Turn the items below, from the line containing "At what range" through the end of the items, into a Markdown table with the columns No. and Text, one numbered row per line and no rows for blank lines. Leave the pictures out of the table.
----
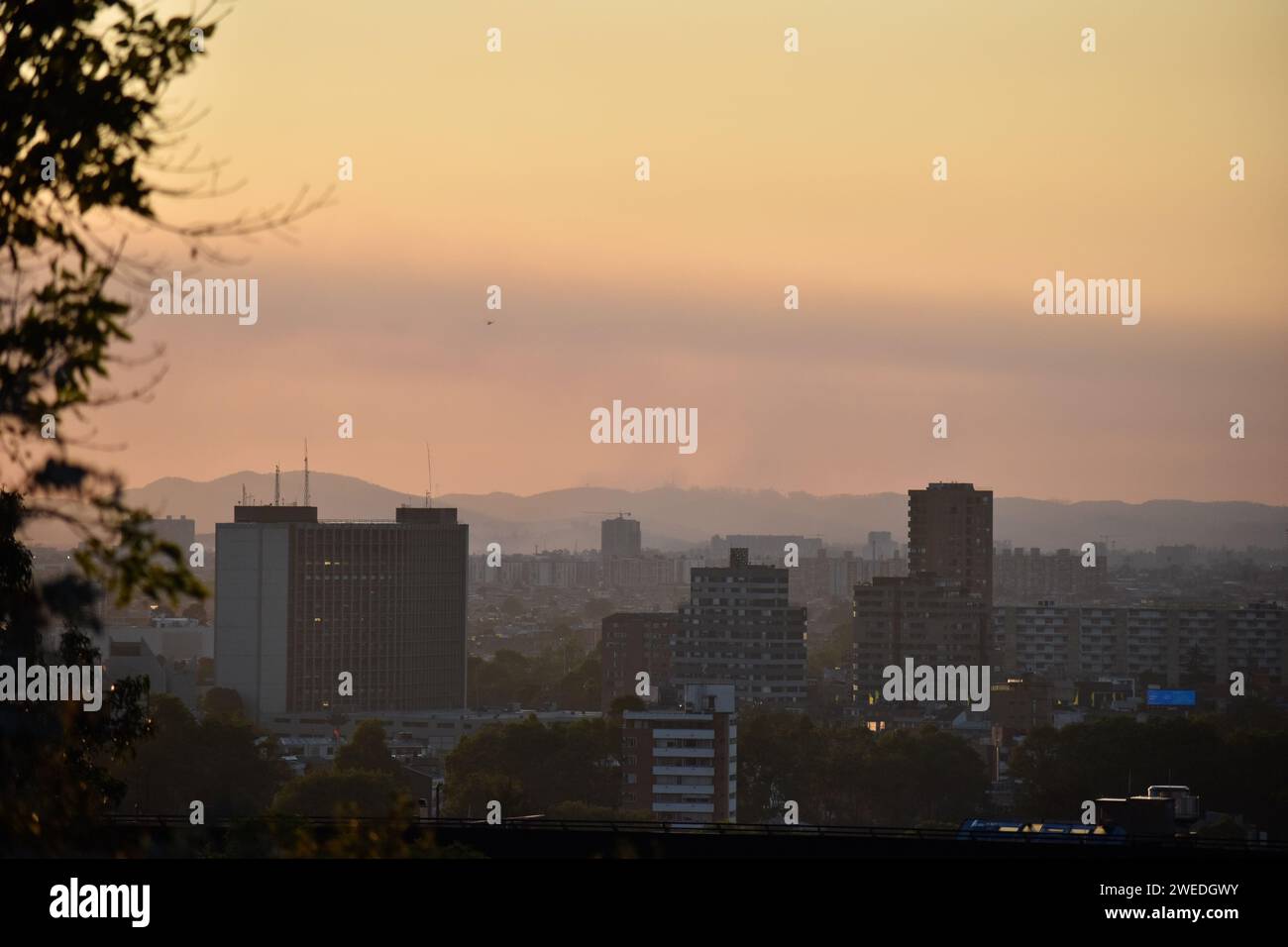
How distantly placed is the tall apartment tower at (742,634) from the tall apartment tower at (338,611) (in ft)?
58.7

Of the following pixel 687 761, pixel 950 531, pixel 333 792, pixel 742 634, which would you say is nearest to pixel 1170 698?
pixel 742 634

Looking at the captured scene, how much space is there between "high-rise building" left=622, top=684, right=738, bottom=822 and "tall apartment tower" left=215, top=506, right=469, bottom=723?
5416 cm

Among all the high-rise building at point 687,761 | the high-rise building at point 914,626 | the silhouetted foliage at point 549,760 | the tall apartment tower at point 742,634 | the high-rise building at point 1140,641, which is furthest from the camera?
the high-rise building at point 914,626

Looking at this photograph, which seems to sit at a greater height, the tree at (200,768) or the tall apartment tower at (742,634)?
the tall apartment tower at (742,634)

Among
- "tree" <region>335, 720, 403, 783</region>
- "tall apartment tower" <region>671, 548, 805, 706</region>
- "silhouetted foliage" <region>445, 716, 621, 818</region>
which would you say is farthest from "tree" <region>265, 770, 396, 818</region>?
"tall apartment tower" <region>671, 548, 805, 706</region>

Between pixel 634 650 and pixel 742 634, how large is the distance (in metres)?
7.52

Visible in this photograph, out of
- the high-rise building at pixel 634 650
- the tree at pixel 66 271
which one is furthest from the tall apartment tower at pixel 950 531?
the tree at pixel 66 271

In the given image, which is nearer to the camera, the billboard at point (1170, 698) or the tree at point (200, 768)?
the tree at point (200, 768)

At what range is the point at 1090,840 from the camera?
24.1 meters

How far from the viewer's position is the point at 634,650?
133500 millimetres

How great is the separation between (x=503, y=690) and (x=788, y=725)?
54.9 meters

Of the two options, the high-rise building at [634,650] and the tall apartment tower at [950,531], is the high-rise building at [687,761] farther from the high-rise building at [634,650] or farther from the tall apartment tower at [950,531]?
the tall apartment tower at [950,531]

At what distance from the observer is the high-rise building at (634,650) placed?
127125 millimetres
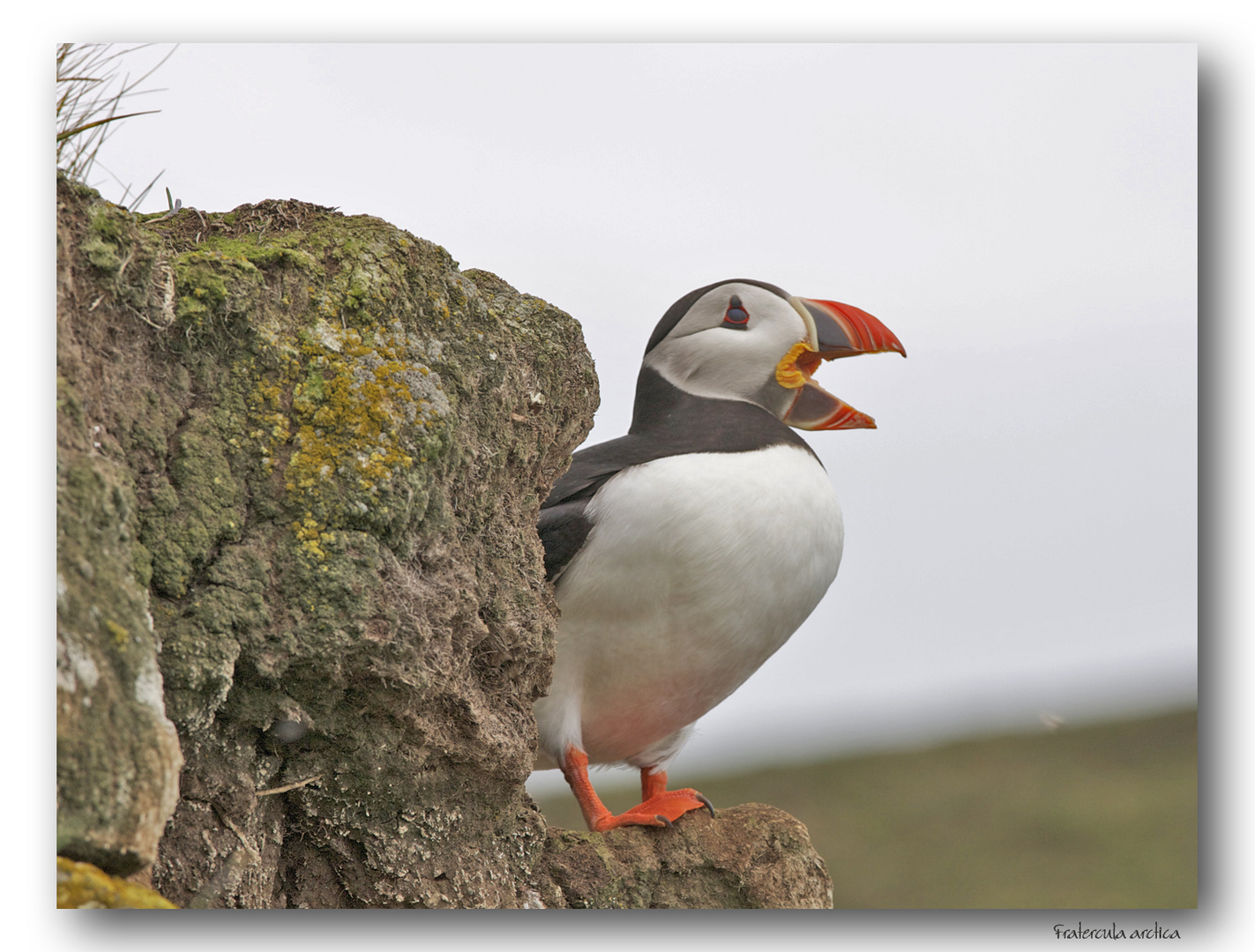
----
# OUTPUT FOR THIS TASK
| No. | Text |
|---|---|
| 1 | At what range is the point at 1090,840 from the camera? |
| 2 | 24.1 meters |
| 3 | How far from the viewer's position is the point at 634,650? |
| 4 | 133500 millimetres |
| 5 | How great is the separation between (x=503, y=690) and (x=788, y=725)? |
| 6 | 54.9 meters |
| 7 | Of the two options, the high-rise building at [634,650] and the tall apartment tower at [950,531], is the high-rise building at [687,761] farther from the high-rise building at [634,650] or farther from the tall apartment tower at [950,531]? |
| 8 | the tall apartment tower at [950,531] |
| 9 | At what distance from the observer is the high-rise building at (634,650) placed? |
| 10 | 127125 millimetres |